Written exercise:
Starting with the line containing "In terms of" and going on through the end of the items, lay out each item as one row of a two-column CSV with the headers item_text and answer. Put each field in quotation marks and turn any line breaks inside it into spaces.

Records of spatial reasoning items:
--- Begin ---

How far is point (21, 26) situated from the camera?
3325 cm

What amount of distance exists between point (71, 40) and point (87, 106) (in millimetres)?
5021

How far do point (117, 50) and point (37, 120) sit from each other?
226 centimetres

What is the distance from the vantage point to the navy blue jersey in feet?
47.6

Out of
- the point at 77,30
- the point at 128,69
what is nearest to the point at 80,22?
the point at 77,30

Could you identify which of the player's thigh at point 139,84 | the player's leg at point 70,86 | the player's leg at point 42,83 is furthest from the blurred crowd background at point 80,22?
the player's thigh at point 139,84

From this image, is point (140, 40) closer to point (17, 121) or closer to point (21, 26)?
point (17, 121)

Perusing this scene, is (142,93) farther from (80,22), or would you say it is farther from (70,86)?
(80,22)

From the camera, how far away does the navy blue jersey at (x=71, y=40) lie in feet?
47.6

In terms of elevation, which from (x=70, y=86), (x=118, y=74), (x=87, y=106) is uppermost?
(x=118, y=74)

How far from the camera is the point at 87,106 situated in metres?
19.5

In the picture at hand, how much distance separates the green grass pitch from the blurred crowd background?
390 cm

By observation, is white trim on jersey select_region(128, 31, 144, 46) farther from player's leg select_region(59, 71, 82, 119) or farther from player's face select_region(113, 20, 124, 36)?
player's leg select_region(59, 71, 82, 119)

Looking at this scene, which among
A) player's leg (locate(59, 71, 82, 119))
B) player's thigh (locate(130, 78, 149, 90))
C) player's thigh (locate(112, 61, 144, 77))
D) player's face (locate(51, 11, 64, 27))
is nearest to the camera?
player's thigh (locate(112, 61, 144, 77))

--- End ---

The output:
item_text,answer
"In terms of elevation, which from (x=70, y=86), (x=118, y=74), (x=87, y=106) is uppermost?","(x=118, y=74)"
"How far from the camera is the point at 87,106 situated in metres?","19.5"
"In the picture at hand, how much distance separates the green grass pitch from the blurred crowd background?","390 cm"
"By observation, is white trim on jersey select_region(128, 31, 144, 46) farther from player's leg select_region(59, 71, 82, 119) or farther from player's face select_region(113, 20, 124, 36)?","player's leg select_region(59, 71, 82, 119)"
"Looking at this scene, which among A) player's leg (locate(59, 71, 82, 119)) B) player's thigh (locate(130, 78, 149, 90)) C) player's thigh (locate(112, 61, 144, 77)) D) player's face (locate(51, 11, 64, 27)) is nearest to the camera?","player's thigh (locate(112, 61, 144, 77))"